Teaching What Humane Means

As a University of Pittsburgh zoology major, Jenna Morasca refused to dissect an animal. Her grade suffered. Using her visibility as winner of the CBS series Survivor: the Amazon, she put out an ad and a poster: "We Both Survived". Things changed.

The organization that helped her do this is the Physicians Committee for Responsible Medicine, which has made available abundant free information on the subject of good alternatives to the terrible uses of animal in science education. The determination of informed and committed professionals is paving the way to change.

Dog labs, once common in U.S. medical schools, have been banned on the majority of campuses. Expensive and destructive purchases of cats, fetal pigs, and frogs are being replaced by other methods which have clear advantages.

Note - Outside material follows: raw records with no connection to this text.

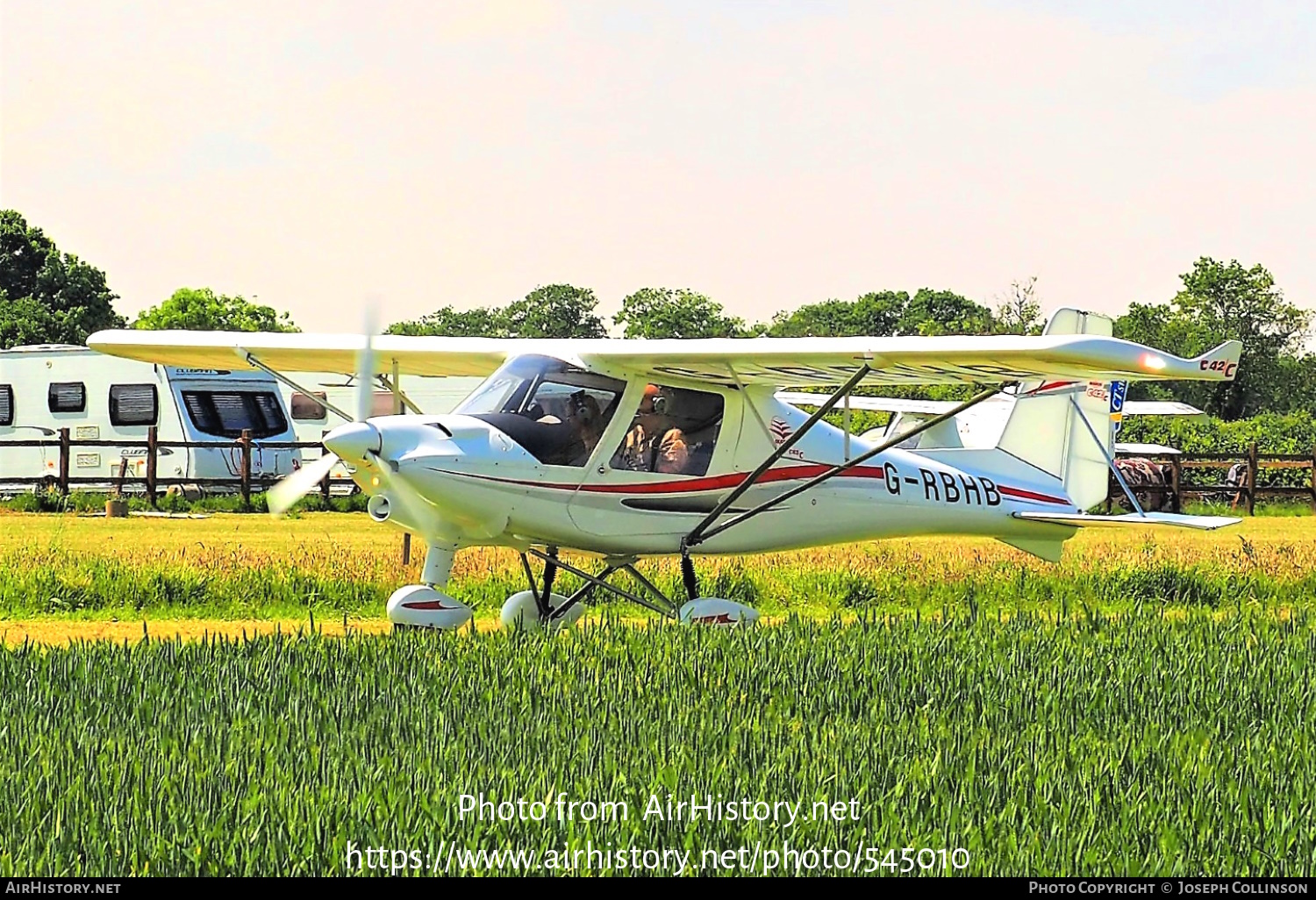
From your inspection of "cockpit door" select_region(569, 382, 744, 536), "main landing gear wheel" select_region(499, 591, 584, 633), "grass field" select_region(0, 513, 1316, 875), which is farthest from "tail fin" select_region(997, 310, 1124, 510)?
"main landing gear wheel" select_region(499, 591, 584, 633)

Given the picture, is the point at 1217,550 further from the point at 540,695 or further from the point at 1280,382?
the point at 1280,382

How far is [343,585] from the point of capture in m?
17.0

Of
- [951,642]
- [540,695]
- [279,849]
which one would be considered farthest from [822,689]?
[279,849]

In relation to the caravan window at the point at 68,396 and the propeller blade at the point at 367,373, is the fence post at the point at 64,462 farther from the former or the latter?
the propeller blade at the point at 367,373

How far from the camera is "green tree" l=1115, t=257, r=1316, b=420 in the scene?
230 feet

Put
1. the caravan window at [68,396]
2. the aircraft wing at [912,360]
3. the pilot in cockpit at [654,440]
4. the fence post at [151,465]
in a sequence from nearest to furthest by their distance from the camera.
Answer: the aircraft wing at [912,360]
the pilot in cockpit at [654,440]
the fence post at [151,465]
the caravan window at [68,396]

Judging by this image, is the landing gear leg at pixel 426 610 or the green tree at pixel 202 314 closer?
the landing gear leg at pixel 426 610

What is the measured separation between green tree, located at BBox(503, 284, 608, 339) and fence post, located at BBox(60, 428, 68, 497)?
75480 millimetres

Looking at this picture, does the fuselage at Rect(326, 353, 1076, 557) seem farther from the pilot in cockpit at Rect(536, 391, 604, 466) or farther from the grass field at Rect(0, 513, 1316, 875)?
the grass field at Rect(0, 513, 1316, 875)

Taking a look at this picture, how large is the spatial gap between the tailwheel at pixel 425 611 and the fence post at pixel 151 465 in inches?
785

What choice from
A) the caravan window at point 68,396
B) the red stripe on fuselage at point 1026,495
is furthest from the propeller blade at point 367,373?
the caravan window at point 68,396

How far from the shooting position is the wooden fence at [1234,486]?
123 ft

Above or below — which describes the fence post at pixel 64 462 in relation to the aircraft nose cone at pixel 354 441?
below

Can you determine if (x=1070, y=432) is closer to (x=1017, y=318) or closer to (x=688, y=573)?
(x=688, y=573)
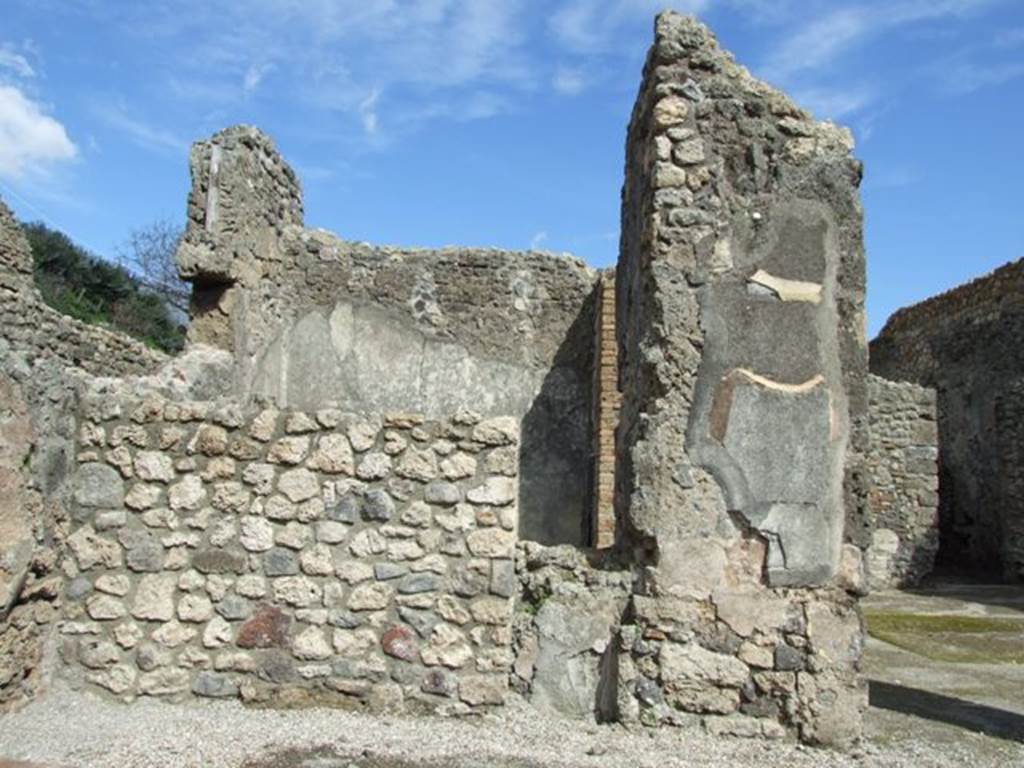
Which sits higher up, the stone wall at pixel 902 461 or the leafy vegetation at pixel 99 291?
the leafy vegetation at pixel 99 291

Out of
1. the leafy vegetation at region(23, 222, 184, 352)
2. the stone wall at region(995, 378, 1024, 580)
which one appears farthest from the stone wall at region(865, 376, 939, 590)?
the leafy vegetation at region(23, 222, 184, 352)

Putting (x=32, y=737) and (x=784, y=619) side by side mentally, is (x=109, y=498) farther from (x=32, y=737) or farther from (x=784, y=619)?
(x=784, y=619)

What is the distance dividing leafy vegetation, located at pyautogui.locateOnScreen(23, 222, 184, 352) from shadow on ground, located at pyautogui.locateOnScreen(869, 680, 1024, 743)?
22612 millimetres

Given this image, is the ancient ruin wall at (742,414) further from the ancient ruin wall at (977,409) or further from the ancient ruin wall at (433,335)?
the ancient ruin wall at (977,409)

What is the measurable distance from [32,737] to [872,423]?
1141 centimetres

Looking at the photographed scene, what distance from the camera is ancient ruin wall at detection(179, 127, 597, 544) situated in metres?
8.89

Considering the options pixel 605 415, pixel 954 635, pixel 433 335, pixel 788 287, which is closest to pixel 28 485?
pixel 788 287

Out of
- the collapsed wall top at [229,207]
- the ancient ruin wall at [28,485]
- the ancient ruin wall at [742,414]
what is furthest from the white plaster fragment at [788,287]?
the collapsed wall top at [229,207]

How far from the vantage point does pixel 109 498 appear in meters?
4.23

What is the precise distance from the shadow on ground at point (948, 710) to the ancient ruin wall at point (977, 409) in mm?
9142

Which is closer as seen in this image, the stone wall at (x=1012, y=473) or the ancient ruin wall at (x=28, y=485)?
the ancient ruin wall at (x=28, y=485)

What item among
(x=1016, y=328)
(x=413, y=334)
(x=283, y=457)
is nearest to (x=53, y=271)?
(x=413, y=334)

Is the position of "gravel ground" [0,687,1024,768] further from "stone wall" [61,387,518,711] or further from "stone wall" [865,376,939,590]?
"stone wall" [865,376,939,590]

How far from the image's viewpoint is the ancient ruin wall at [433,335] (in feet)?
29.2
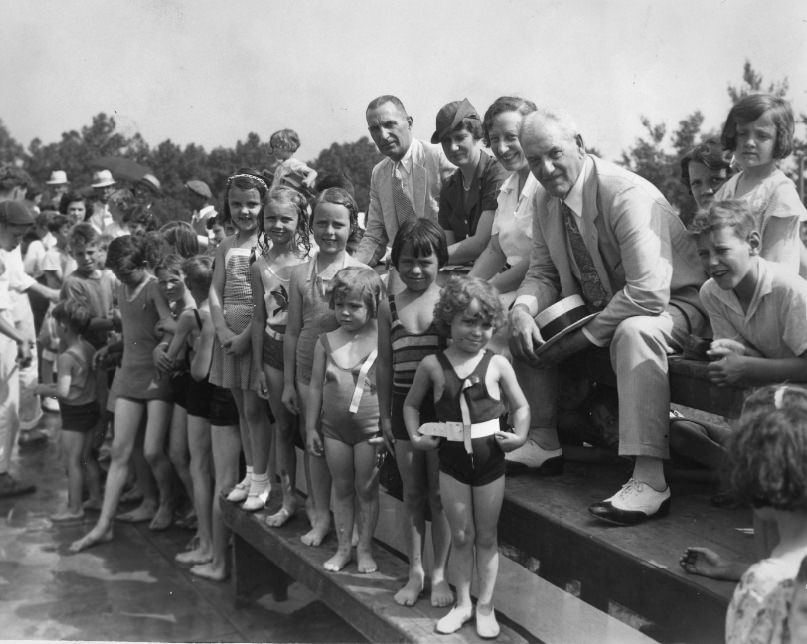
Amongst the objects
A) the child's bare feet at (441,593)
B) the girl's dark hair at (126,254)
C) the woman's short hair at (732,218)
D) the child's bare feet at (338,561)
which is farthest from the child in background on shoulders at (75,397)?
the woman's short hair at (732,218)

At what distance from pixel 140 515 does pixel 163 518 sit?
0.76 feet

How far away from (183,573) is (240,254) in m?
1.84

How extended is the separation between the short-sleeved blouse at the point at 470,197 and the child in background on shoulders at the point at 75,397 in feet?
9.08

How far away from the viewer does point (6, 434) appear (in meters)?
7.27

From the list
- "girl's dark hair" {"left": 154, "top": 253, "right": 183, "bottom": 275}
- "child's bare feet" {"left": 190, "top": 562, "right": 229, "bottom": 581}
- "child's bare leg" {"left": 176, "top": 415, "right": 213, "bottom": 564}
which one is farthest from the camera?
"girl's dark hair" {"left": 154, "top": 253, "right": 183, "bottom": 275}

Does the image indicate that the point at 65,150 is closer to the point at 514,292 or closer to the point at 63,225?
the point at 63,225

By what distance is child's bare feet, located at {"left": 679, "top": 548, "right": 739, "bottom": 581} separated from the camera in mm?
2846

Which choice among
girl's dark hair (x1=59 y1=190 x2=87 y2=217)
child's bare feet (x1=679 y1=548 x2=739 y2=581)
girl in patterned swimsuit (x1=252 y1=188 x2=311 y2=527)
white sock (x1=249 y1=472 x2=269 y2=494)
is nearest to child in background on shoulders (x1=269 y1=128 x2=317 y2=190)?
girl in patterned swimsuit (x1=252 y1=188 x2=311 y2=527)

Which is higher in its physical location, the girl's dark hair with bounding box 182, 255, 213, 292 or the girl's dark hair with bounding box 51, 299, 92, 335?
the girl's dark hair with bounding box 182, 255, 213, 292

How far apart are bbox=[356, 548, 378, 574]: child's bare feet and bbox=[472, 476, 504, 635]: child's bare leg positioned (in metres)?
0.79

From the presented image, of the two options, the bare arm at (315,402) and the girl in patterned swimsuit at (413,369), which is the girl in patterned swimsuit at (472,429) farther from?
the bare arm at (315,402)

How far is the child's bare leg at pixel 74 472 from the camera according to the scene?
665 centimetres

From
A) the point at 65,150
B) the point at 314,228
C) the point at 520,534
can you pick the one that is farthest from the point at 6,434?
the point at 65,150

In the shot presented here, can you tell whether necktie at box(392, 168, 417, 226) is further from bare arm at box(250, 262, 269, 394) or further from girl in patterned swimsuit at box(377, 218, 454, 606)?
girl in patterned swimsuit at box(377, 218, 454, 606)
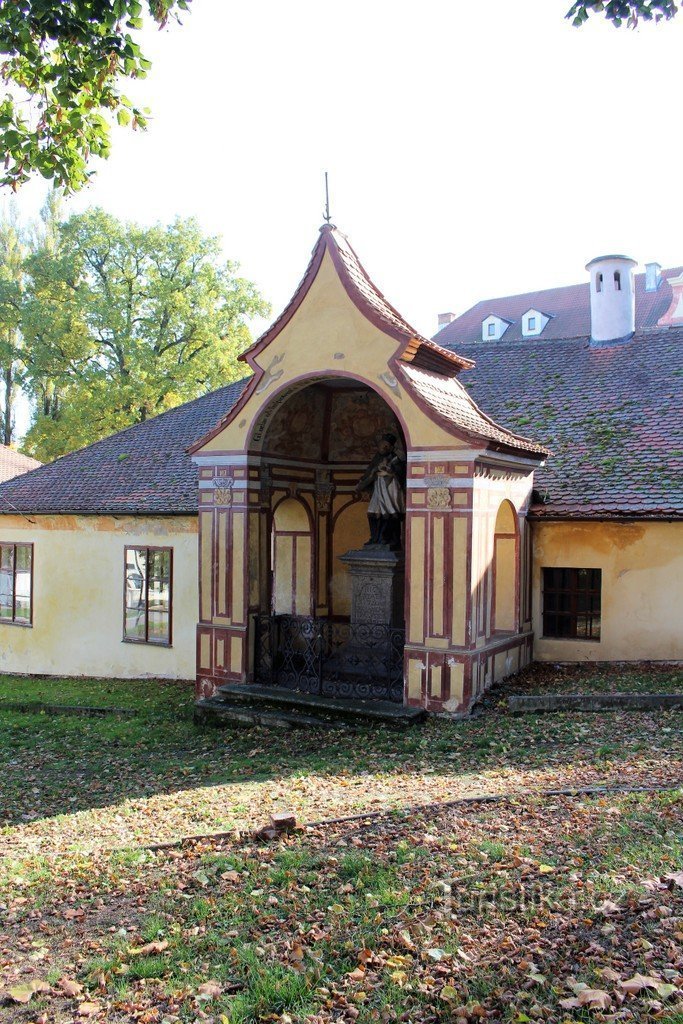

Models, computer programs, and other alternatives are widely available. One of the sites which states their advantages clearly is Animalearn. Those advantages are: better learning; financial savings; healthful environments for students -- since no harmful chemicals are involved; and sound ethics -- dissection is a desensitizing experience, and can be perceived as a violent one.

Nancy Harrison, M.D., on the staff of Scripps Memorial Hospital Department of Pathology, is quoted in a PCRM article thus: :I can assure students that computer images of well-preserved tissues look more like the real thing than the squishy gray organs of a formalin-fixed specimen.”

Several organizations make models, computer programs, and other dissection alternatives to available schools. One of those, the Ethical Science & Education Coalition, offers a catalog. Email them at esec [at] ma [dot] neavs [dot] com. Another, the Humane Society, offers the Education Loan Program, click or call 301-258-3042.

PCRM reminds students, parents and concerned taxpayers to find out, early in the year, if the students will be required to perform or watch dissection. If so, talk with the teacher calmly, and state why you will not participate. If there is no dialog, take your concerns to the principal. It may help to involve others, and to put your concerns in writing, suggesting possible alternatives. You’re riding the wave of the future, and need not doubt your ultimate success.